# What to work on
List every line of the listing below that contains the word "bucket".

# Task data
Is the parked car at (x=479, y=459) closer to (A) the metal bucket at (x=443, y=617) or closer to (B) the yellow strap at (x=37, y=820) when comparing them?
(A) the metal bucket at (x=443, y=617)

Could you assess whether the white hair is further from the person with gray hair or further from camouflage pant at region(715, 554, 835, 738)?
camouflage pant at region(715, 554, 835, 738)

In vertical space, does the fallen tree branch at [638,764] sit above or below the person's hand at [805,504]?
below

...

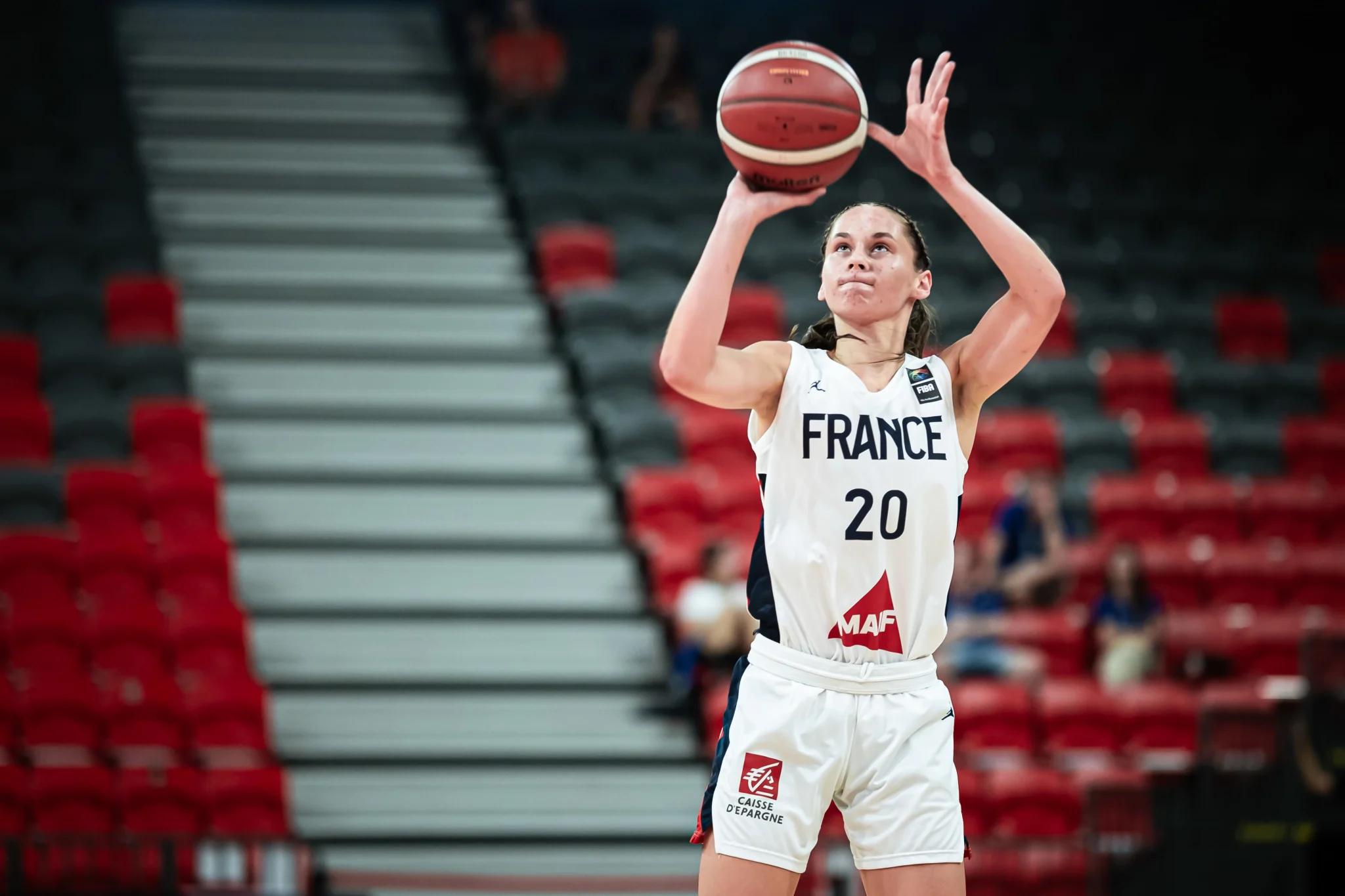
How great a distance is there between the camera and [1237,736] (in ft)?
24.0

--

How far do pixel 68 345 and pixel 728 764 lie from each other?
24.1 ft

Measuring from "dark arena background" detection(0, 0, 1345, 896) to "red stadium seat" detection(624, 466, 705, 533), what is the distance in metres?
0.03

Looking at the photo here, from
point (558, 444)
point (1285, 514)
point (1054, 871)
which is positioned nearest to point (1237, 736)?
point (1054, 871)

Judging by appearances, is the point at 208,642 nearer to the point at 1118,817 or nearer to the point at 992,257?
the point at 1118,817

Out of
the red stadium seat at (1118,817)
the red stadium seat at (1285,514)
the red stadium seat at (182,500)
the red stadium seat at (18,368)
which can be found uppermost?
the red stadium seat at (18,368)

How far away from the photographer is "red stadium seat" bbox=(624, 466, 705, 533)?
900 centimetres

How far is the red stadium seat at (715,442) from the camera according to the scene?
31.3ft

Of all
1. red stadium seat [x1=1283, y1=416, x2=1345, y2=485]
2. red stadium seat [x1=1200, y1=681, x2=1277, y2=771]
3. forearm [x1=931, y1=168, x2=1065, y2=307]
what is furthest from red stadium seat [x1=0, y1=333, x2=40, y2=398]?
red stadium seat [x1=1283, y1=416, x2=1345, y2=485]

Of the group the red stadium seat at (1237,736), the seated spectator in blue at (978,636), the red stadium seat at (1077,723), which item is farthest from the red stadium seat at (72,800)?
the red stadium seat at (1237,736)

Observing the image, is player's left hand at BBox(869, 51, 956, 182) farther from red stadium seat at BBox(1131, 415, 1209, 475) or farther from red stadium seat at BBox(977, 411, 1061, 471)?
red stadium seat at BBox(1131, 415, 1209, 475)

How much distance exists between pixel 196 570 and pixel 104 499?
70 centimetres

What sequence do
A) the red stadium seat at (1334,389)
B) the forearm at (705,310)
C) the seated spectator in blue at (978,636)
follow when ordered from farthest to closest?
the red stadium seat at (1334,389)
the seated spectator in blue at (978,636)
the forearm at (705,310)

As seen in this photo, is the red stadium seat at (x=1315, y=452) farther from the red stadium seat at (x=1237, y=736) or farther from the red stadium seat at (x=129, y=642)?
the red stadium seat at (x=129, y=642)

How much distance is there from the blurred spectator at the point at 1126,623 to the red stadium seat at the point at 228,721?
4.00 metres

# Solution to this problem
Is the parked car at (x=479, y=459) closer to (A) the metal bucket at (x=443, y=617) or closer to (B) the yellow strap at (x=37, y=820) when comparing them?
(A) the metal bucket at (x=443, y=617)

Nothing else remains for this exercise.